ByeEJB is being initialized...
Container created...
ByeEJB is saying bye...
Got the following message: Bye!
ByeEJB is being destroyed...
Finishing client...

Best of the Rest

Besides the big new features, there are few minor improvements which simplify or leverage existing functionalities. From those, the following are the most relevant:

  • A stateful can now use the annotations AfterBegin, BeforeCompletion and AfterCompletion instead of implementing the SessionSynchronization interface.
  • It can now be specified a timeout for a stateful bean, which consists of the amount of time a stateful bean can remain idle before being removed by the container. The StatefulTimeout annotation was created for such effect.
  • A container is required to serialize invocations to stateless and stateful beans. By default, it is allowed to have concurrent calls to stateful beans, and it is up to the container to serialize them. The developer can now use the ConcurrencyManagement(CONCURRENCY_NOT_ALLOWED) annotation in order to indicate that a stateful bean does not support concurrent requests. In that case, whenever a stateful bean is processing a client invocation, and a second one arrives (from the same client or from a different one), the second invocation will get a ConcurrentAccessException.
  • The annotation AroundTimeout can be used to define interceptor methods for timer's timeout methods.

Conclusions

Java EE 6 is now about to be finalized, and most of the technologies which exist in its universe are getting close to their final versions, and fulfilling almost all expectations. 2009 will definitely be a strong year for Java EE.
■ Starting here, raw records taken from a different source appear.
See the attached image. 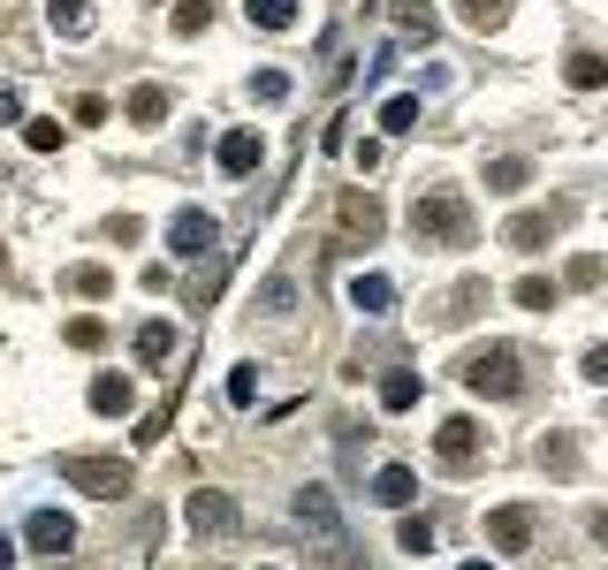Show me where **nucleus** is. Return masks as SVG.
Segmentation results:
<instances>
[{
	"label": "nucleus",
	"mask_w": 608,
	"mask_h": 570,
	"mask_svg": "<svg viewBox=\"0 0 608 570\" xmlns=\"http://www.w3.org/2000/svg\"><path fill=\"white\" fill-rule=\"evenodd\" d=\"M411 236H419V244H472V206H464L457 190H419Z\"/></svg>",
	"instance_id": "f257e3e1"
},
{
	"label": "nucleus",
	"mask_w": 608,
	"mask_h": 570,
	"mask_svg": "<svg viewBox=\"0 0 608 570\" xmlns=\"http://www.w3.org/2000/svg\"><path fill=\"white\" fill-rule=\"evenodd\" d=\"M464 389L472 395H524V351L518 343H487L464 357Z\"/></svg>",
	"instance_id": "f03ea898"
},
{
	"label": "nucleus",
	"mask_w": 608,
	"mask_h": 570,
	"mask_svg": "<svg viewBox=\"0 0 608 570\" xmlns=\"http://www.w3.org/2000/svg\"><path fill=\"white\" fill-rule=\"evenodd\" d=\"M297 525L312 532L335 563H350V556H357V548H350V532H343V510H335V494H327V487H304V494H297Z\"/></svg>",
	"instance_id": "7ed1b4c3"
},
{
	"label": "nucleus",
	"mask_w": 608,
	"mask_h": 570,
	"mask_svg": "<svg viewBox=\"0 0 608 570\" xmlns=\"http://www.w3.org/2000/svg\"><path fill=\"white\" fill-rule=\"evenodd\" d=\"M61 480L77 487V494L122 502V494H130V464H122V456H61Z\"/></svg>",
	"instance_id": "20e7f679"
},
{
	"label": "nucleus",
	"mask_w": 608,
	"mask_h": 570,
	"mask_svg": "<svg viewBox=\"0 0 608 570\" xmlns=\"http://www.w3.org/2000/svg\"><path fill=\"white\" fill-rule=\"evenodd\" d=\"M570 220H578V206H524V214L502 220V244L510 252H540V244H556Z\"/></svg>",
	"instance_id": "39448f33"
},
{
	"label": "nucleus",
	"mask_w": 608,
	"mask_h": 570,
	"mask_svg": "<svg viewBox=\"0 0 608 570\" xmlns=\"http://www.w3.org/2000/svg\"><path fill=\"white\" fill-rule=\"evenodd\" d=\"M214 214H206V206H183V214L168 220V252L175 259H206V252H214Z\"/></svg>",
	"instance_id": "423d86ee"
},
{
	"label": "nucleus",
	"mask_w": 608,
	"mask_h": 570,
	"mask_svg": "<svg viewBox=\"0 0 608 570\" xmlns=\"http://www.w3.org/2000/svg\"><path fill=\"white\" fill-rule=\"evenodd\" d=\"M183 525L206 532V540H220V532H236V502H228L220 487H198V494L183 502Z\"/></svg>",
	"instance_id": "0eeeda50"
},
{
	"label": "nucleus",
	"mask_w": 608,
	"mask_h": 570,
	"mask_svg": "<svg viewBox=\"0 0 608 570\" xmlns=\"http://www.w3.org/2000/svg\"><path fill=\"white\" fill-rule=\"evenodd\" d=\"M259 160H266V137H259V130H228V137L214 145V168H220V176H236V183L259 176Z\"/></svg>",
	"instance_id": "6e6552de"
},
{
	"label": "nucleus",
	"mask_w": 608,
	"mask_h": 570,
	"mask_svg": "<svg viewBox=\"0 0 608 570\" xmlns=\"http://www.w3.org/2000/svg\"><path fill=\"white\" fill-rule=\"evenodd\" d=\"M487 540H494L502 556H524V548H532V510H518V502L487 510Z\"/></svg>",
	"instance_id": "1a4fd4ad"
},
{
	"label": "nucleus",
	"mask_w": 608,
	"mask_h": 570,
	"mask_svg": "<svg viewBox=\"0 0 608 570\" xmlns=\"http://www.w3.org/2000/svg\"><path fill=\"white\" fill-rule=\"evenodd\" d=\"M23 540H31L39 556H69V540H77V525H69V510H31V525H23Z\"/></svg>",
	"instance_id": "9d476101"
},
{
	"label": "nucleus",
	"mask_w": 608,
	"mask_h": 570,
	"mask_svg": "<svg viewBox=\"0 0 608 570\" xmlns=\"http://www.w3.org/2000/svg\"><path fill=\"white\" fill-rule=\"evenodd\" d=\"M532 464H540L548 480H578V441H570L563 426H556V434H540V441H532Z\"/></svg>",
	"instance_id": "9b49d317"
},
{
	"label": "nucleus",
	"mask_w": 608,
	"mask_h": 570,
	"mask_svg": "<svg viewBox=\"0 0 608 570\" xmlns=\"http://www.w3.org/2000/svg\"><path fill=\"white\" fill-rule=\"evenodd\" d=\"M434 449H441V464H449V472H464V464L479 456V426H472V419H441Z\"/></svg>",
	"instance_id": "f8f14e48"
},
{
	"label": "nucleus",
	"mask_w": 608,
	"mask_h": 570,
	"mask_svg": "<svg viewBox=\"0 0 608 570\" xmlns=\"http://www.w3.org/2000/svg\"><path fill=\"white\" fill-rule=\"evenodd\" d=\"M373 502H381V510H411V502H419V472H411V464H381V472H373Z\"/></svg>",
	"instance_id": "ddd939ff"
},
{
	"label": "nucleus",
	"mask_w": 608,
	"mask_h": 570,
	"mask_svg": "<svg viewBox=\"0 0 608 570\" xmlns=\"http://www.w3.org/2000/svg\"><path fill=\"white\" fill-rule=\"evenodd\" d=\"M524 183H532V153H494V160H487V190H494V198H510Z\"/></svg>",
	"instance_id": "4468645a"
},
{
	"label": "nucleus",
	"mask_w": 608,
	"mask_h": 570,
	"mask_svg": "<svg viewBox=\"0 0 608 570\" xmlns=\"http://www.w3.org/2000/svg\"><path fill=\"white\" fill-rule=\"evenodd\" d=\"M130 403H137V389L122 373H91V411H99V419H122Z\"/></svg>",
	"instance_id": "2eb2a0df"
},
{
	"label": "nucleus",
	"mask_w": 608,
	"mask_h": 570,
	"mask_svg": "<svg viewBox=\"0 0 608 570\" xmlns=\"http://www.w3.org/2000/svg\"><path fill=\"white\" fill-rule=\"evenodd\" d=\"M381 228H389V220H381V206H373L365 190H350V198H343V236H357V244H373Z\"/></svg>",
	"instance_id": "dca6fc26"
},
{
	"label": "nucleus",
	"mask_w": 608,
	"mask_h": 570,
	"mask_svg": "<svg viewBox=\"0 0 608 570\" xmlns=\"http://www.w3.org/2000/svg\"><path fill=\"white\" fill-rule=\"evenodd\" d=\"M350 305H357V312H373V320H381V312L395 305V282H389V274H350Z\"/></svg>",
	"instance_id": "f3484780"
},
{
	"label": "nucleus",
	"mask_w": 608,
	"mask_h": 570,
	"mask_svg": "<svg viewBox=\"0 0 608 570\" xmlns=\"http://www.w3.org/2000/svg\"><path fill=\"white\" fill-rule=\"evenodd\" d=\"M168 107H175L168 85H137L130 91V122H137V130H160V122H168Z\"/></svg>",
	"instance_id": "a211bd4d"
},
{
	"label": "nucleus",
	"mask_w": 608,
	"mask_h": 570,
	"mask_svg": "<svg viewBox=\"0 0 608 570\" xmlns=\"http://www.w3.org/2000/svg\"><path fill=\"white\" fill-rule=\"evenodd\" d=\"M175 357V320H145L137 327V365H168Z\"/></svg>",
	"instance_id": "6ab92c4d"
},
{
	"label": "nucleus",
	"mask_w": 608,
	"mask_h": 570,
	"mask_svg": "<svg viewBox=\"0 0 608 570\" xmlns=\"http://www.w3.org/2000/svg\"><path fill=\"white\" fill-rule=\"evenodd\" d=\"M46 23H53V39H91V0H53Z\"/></svg>",
	"instance_id": "aec40b11"
},
{
	"label": "nucleus",
	"mask_w": 608,
	"mask_h": 570,
	"mask_svg": "<svg viewBox=\"0 0 608 570\" xmlns=\"http://www.w3.org/2000/svg\"><path fill=\"white\" fill-rule=\"evenodd\" d=\"M389 16H395V31H403V39H434V31H441L426 0H389Z\"/></svg>",
	"instance_id": "412c9836"
},
{
	"label": "nucleus",
	"mask_w": 608,
	"mask_h": 570,
	"mask_svg": "<svg viewBox=\"0 0 608 570\" xmlns=\"http://www.w3.org/2000/svg\"><path fill=\"white\" fill-rule=\"evenodd\" d=\"M244 23L252 31H290L297 23V0H244Z\"/></svg>",
	"instance_id": "4be33fe9"
},
{
	"label": "nucleus",
	"mask_w": 608,
	"mask_h": 570,
	"mask_svg": "<svg viewBox=\"0 0 608 570\" xmlns=\"http://www.w3.org/2000/svg\"><path fill=\"white\" fill-rule=\"evenodd\" d=\"M510 297H518L524 312H556V297H563V282H556V274H524V282L510 289Z\"/></svg>",
	"instance_id": "5701e85b"
},
{
	"label": "nucleus",
	"mask_w": 608,
	"mask_h": 570,
	"mask_svg": "<svg viewBox=\"0 0 608 570\" xmlns=\"http://www.w3.org/2000/svg\"><path fill=\"white\" fill-rule=\"evenodd\" d=\"M563 85L570 91H601L608 85V61H601V53H570V61H563Z\"/></svg>",
	"instance_id": "b1692460"
},
{
	"label": "nucleus",
	"mask_w": 608,
	"mask_h": 570,
	"mask_svg": "<svg viewBox=\"0 0 608 570\" xmlns=\"http://www.w3.org/2000/svg\"><path fill=\"white\" fill-rule=\"evenodd\" d=\"M457 23H472V31H502V23H510V0H457Z\"/></svg>",
	"instance_id": "393cba45"
},
{
	"label": "nucleus",
	"mask_w": 608,
	"mask_h": 570,
	"mask_svg": "<svg viewBox=\"0 0 608 570\" xmlns=\"http://www.w3.org/2000/svg\"><path fill=\"white\" fill-rule=\"evenodd\" d=\"M434 540H441L434 518H403V525H395V548H403V556H434Z\"/></svg>",
	"instance_id": "a878e982"
},
{
	"label": "nucleus",
	"mask_w": 608,
	"mask_h": 570,
	"mask_svg": "<svg viewBox=\"0 0 608 570\" xmlns=\"http://www.w3.org/2000/svg\"><path fill=\"white\" fill-rule=\"evenodd\" d=\"M479 305H487V282H479V274H472V282H457V289L441 297V320H472Z\"/></svg>",
	"instance_id": "bb28decb"
},
{
	"label": "nucleus",
	"mask_w": 608,
	"mask_h": 570,
	"mask_svg": "<svg viewBox=\"0 0 608 570\" xmlns=\"http://www.w3.org/2000/svg\"><path fill=\"white\" fill-rule=\"evenodd\" d=\"M411 403H419V373H411V365H395L389 381H381V411H411Z\"/></svg>",
	"instance_id": "cd10ccee"
},
{
	"label": "nucleus",
	"mask_w": 608,
	"mask_h": 570,
	"mask_svg": "<svg viewBox=\"0 0 608 570\" xmlns=\"http://www.w3.org/2000/svg\"><path fill=\"white\" fill-rule=\"evenodd\" d=\"M381 130L403 137V130H419V91H395L389 107H381Z\"/></svg>",
	"instance_id": "c85d7f7f"
},
{
	"label": "nucleus",
	"mask_w": 608,
	"mask_h": 570,
	"mask_svg": "<svg viewBox=\"0 0 608 570\" xmlns=\"http://www.w3.org/2000/svg\"><path fill=\"white\" fill-rule=\"evenodd\" d=\"M228 403H236V411L259 403V365H228Z\"/></svg>",
	"instance_id": "c756f323"
},
{
	"label": "nucleus",
	"mask_w": 608,
	"mask_h": 570,
	"mask_svg": "<svg viewBox=\"0 0 608 570\" xmlns=\"http://www.w3.org/2000/svg\"><path fill=\"white\" fill-rule=\"evenodd\" d=\"M69 343H77V351H107V320H99V312H77V320H69Z\"/></svg>",
	"instance_id": "7c9ffc66"
},
{
	"label": "nucleus",
	"mask_w": 608,
	"mask_h": 570,
	"mask_svg": "<svg viewBox=\"0 0 608 570\" xmlns=\"http://www.w3.org/2000/svg\"><path fill=\"white\" fill-rule=\"evenodd\" d=\"M206 23H214V0H175V31L183 39H198Z\"/></svg>",
	"instance_id": "2f4dec72"
},
{
	"label": "nucleus",
	"mask_w": 608,
	"mask_h": 570,
	"mask_svg": "<svg viewBox=\"0 0 608 570\" xmlns=\"http://www.w3.org/2000/svg\"><path fill=\"white\" fill-rule=\"evenodd\" d=\"M252 99L282 107V99H290V77H282V69H252Z\"/></svg>",
	"instance_id": "473e14b6"
},
{
	"label": "nucleus",
	"mask_w": 608,
	"mask_h": 570,
	"mask_svg": "<svg viewBox=\"0 0 608 570\" xmlns=\"http://www.w3.org/2000/svg\"><path fill=\"white\" fill-rule=\"evenodd\" d=\"M23 145H31V153H61V122L31 115V122H23Z\"/></svg>",
	"instance_id": "72a5a7b5"
},
{
	"label": "nucleus",
	"mask_w": 608,
	"mask_h": 570,
	"mask_svg": "<svg viewBox=\"0 0 608 570\" xmlns=\"http://www.w3.org/2000/svg\"><path fill=\"white\" fill-rule=\"evenodd\" d=\"M69 289H77V297H107V289H115V274H107V266H77V274H69Z\"/></svg>",
	"instance_id": "f704fd0d"
},
{
	"label": "nucleus",
	"mask_w": 608,
	"mask_h": 570,
	"mask_svg": "<svg viewBox=\"0 0 608 570\" xmlns=\"http://www.w3.org/2000/svg\"><path fill=\"white\" fill-rule=\"evenodd\" d=\"M608 282V259H570V289H601Z\"/></svg>",
	"instance_id": "c9c22d12"
},
{
	"label": "nucleus",
	"mask_w": 608,
	"mask_h": 570,
	"mask_svg": "<svg viewBox=\"0 0 608 570\" xmlns=\"http://www.w3.org/2000/svg\"><path fill=\"white\" fill-rule=\"evenodd\" d=\"M578 373H586V381H594V389H608V343H594V351L578 357Z\"/></svg>",
	"instance_id": "e433bc0d"
},
{
	"label": "nucleus",
	"mask_w": 608,
	"mask_h": 570,
	"mask_svg": "<svg viewBox=\"0 0 608 570\" xmlns=\"http://www.w3.org/2000/svg\"><path fill=\"white\" fill-rule=\"evenodd\" d=\"M77 122H85V130H91V122H107V99H99V91H85V99H77Z\"/></svg>",
	"instance_id": "4c0bfd02"
},
{
	"label": "nucleus",
	"mask_w": 608,
	"mask_h": 570,
	"mask_svg": "<svg viewBox=\"0 0 608 570\" xmlns=\"http://www.w3.org/2000/svg\"><path fill=\"white\" fill-rule=\"evenodd\" d=\"M0 122H23V99H16L8 85H0Z\"/></svg>",
	"instance_id": "58836bf2"
},
{
	"label": "nucleus",
	"mask_w": 608,
	"mask_h": 570,
	"mask_svg": "<svg viewBox=\"0 0 608 570\" xmlns=\"http://www.w3.org/2000/svg\"><path fill=\"white\" fill-rule=\"evenodd\" d=\"M8 563H16V540H8V532H0V570H8Z\"/></svg>",
	"instance_id": "ea45409f"
},
{
	"label": "nucleus",
	"mask_w": 608,
	"mask_h": 570,
	"mask_svg": "<svg viewBox=\"0 0 608 570\" xmlns=\"http://www.w3.org/2000/svg\"><path fill=\"white\" fill-rule=\"evenodd\" d=\"M594 540H608V510H601V518H594Z\"/></svg>",
	"instance_id": "a19ab883"
},
{
	"label": "nucleus",
	"mask_w": 608,
	"mask_h": 570,
	"mask_svg": "<svg viewBox=\"0 0 608 570\" xmlns=\"http://www.w3.org/2000/svg\"><path fill=\"white\" fill-rule=\"evenodd\" d=\"M464 570H494V563H487V556H479V563H464Z\"/></svg>",
	"instance_id": "79ce46f5"
},
{
	"label": "nucleus",
	"mask_w": 608,
	"mask_h": 570,
	"mask_svg": "<svg viewBox=\"0 0 608 570\" xmlns=\"http://www.w3.org/2000/svg\"><path fill=\"white\" fill-rule=\"evenodd\" d=\"M0 266H8V252H0Z\"/></svg>",
	"instance_id": "37998d69"
},
{
	"label": "nucleus",
	"mask_w": 608,
	"mask_h": 570,
	"mask_svg": "<svg viewBox=\"0 0 608 570\" xmlns=\"http://www.w3.org/2000/svg\"><path fill=\"white\" fill-rule=\"evenodd\" d=\"M53 570H61V563H53Z\"/></svg>",
	"instance_id": "c03bdc74"
}]
</instances>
Few of the most exciting new features are coming with EJB 3.1. EJB 3.1 provides architects and developers with a rich set of new functionalities, allowing to extend the number of design and implementation challenges that can be covered by the technology. This release is very mature and complete, and will make the position of Java on the server side more solid than ever.

Since the technology is getting more and more complete, it is getting harder to come with missing features. Here are few ideas which can be used in next releases:

  • Support for specifying the minimum and maximum number of instances for a certain bean.
  • Support for application life cycle classes which handle events like pre-start, post-start, pre-stop and post-stop.
  • Enhance JMS in order to support features which are popular among messaging systems like message grouping and message ordering.
  • Support for JAX-RS.

We ought to congratulate the team working on this spec, which has put a tremendous effort, achieving a high quality result.

About the Author

Paulo Moreira is a Portuguese freelance Software Engineer, currently working for Clearstream, in Luxembourg. Graduated from University of Minho with a Master Degree in Computer Science and Systems Engineering, he has been working with Java on the server side since 2001, in the telecom, retail, software and financial markets.